Straight Razor

He slid the stiff blade up to my ear:
Oh, fear,

this should have been thirst, a cheapening act.
But I lacked,

as usual, the crucial disbelief. Sticky, cold,
a billfold

wet in my mouth, wrists bound by his belt,
I felt

like the boy in a briny night pool, he who found
the drowned

body, yet still somehow swam with an unknown joy.
That boy.


Translator's Notes:

Q & A: Randall Mann

How are your lines, one long / one short, inflected by the “fear”—and “joy”—recollected in the poem?

I carried around the first four and a half lines for a while, so I knew the poem would be long/short lines. I guess, if you put a straight razor to my throat and told me to qualify my choices, I would say that the longer lines give the poem some breathing space, and the short lines provide an abrupt, tense contrast; also, the long and the short of it provide white-space distance between the couplets themselves, between the rhymes, just as there is distance between the sexual degradation in the poem and the speaker’s willingness to be degraded—i.e., to suspend disbelief—so that he might get something out of it, and get off.
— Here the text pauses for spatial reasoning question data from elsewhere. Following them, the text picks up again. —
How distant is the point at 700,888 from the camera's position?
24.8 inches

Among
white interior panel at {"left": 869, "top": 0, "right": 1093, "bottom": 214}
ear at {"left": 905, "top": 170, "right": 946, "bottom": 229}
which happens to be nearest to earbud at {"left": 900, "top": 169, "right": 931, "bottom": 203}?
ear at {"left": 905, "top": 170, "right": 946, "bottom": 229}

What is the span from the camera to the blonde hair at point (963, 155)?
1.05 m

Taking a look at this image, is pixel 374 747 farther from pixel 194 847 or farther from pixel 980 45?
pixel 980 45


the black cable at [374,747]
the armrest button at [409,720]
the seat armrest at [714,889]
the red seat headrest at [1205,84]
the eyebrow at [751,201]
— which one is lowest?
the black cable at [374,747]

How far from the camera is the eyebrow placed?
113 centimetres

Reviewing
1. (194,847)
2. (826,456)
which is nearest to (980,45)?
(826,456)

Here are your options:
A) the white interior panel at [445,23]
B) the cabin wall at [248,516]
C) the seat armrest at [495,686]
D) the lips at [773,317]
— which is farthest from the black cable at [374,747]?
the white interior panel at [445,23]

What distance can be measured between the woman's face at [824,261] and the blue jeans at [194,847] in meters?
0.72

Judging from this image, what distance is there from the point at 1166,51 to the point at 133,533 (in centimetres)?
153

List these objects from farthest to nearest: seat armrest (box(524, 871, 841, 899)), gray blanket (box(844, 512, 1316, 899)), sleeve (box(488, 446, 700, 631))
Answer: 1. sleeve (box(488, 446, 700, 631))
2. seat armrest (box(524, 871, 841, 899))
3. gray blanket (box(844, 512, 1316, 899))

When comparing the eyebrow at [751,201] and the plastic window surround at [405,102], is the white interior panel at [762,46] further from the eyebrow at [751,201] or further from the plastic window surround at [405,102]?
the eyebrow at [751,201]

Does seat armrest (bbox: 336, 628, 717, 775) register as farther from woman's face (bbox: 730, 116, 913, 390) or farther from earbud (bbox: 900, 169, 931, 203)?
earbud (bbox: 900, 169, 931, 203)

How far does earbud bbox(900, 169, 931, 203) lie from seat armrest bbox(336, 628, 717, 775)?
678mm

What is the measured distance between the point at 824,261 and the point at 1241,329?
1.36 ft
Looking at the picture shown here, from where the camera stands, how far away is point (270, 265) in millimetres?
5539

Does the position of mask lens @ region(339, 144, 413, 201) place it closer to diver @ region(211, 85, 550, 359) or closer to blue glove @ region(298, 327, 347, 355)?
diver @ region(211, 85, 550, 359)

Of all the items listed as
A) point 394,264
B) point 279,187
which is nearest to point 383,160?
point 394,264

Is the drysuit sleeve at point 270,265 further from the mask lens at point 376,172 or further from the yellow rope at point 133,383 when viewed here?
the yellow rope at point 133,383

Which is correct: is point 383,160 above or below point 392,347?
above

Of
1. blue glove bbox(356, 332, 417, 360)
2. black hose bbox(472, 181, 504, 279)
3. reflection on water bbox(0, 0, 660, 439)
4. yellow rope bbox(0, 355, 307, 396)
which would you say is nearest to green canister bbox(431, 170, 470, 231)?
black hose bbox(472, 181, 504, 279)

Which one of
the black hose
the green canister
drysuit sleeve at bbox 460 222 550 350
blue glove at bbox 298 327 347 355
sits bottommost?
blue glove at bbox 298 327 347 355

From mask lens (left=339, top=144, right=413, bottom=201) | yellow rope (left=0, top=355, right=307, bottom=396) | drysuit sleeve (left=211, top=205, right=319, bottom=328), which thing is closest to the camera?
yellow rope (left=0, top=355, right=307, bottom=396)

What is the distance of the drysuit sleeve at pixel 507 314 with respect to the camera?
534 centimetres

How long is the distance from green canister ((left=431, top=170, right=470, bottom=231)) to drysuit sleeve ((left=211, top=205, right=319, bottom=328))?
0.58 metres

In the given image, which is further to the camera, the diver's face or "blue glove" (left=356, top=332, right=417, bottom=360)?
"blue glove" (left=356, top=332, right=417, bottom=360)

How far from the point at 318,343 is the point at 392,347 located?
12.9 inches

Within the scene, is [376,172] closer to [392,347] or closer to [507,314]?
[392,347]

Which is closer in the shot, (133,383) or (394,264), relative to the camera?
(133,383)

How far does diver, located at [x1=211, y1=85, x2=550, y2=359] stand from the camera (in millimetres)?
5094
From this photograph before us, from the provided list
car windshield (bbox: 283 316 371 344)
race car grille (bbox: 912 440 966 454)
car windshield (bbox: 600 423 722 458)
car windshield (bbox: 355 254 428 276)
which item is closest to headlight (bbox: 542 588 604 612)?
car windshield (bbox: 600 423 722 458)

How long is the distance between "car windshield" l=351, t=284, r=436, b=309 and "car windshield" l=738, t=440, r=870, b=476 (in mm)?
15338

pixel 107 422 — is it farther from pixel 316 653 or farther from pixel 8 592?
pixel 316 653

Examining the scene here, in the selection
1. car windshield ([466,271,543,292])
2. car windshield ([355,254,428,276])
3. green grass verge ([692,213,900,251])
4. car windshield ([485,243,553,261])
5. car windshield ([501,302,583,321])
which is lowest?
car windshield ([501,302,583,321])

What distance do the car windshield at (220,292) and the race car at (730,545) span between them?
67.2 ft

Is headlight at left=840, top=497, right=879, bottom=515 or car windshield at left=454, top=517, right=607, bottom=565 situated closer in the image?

“Suspend disbelief”? That’s Coleridge’s famous phrase, of course. He was talking about the state of mind one needs in order to be able to understand poetry. Is this poem in some way “about” poetry?

I suppose it’s “about” (awful word) the limitations of artifice, and what happens when one has a lack of “poetic faith,” to quote Coleridge, in a painstaking sexual setup.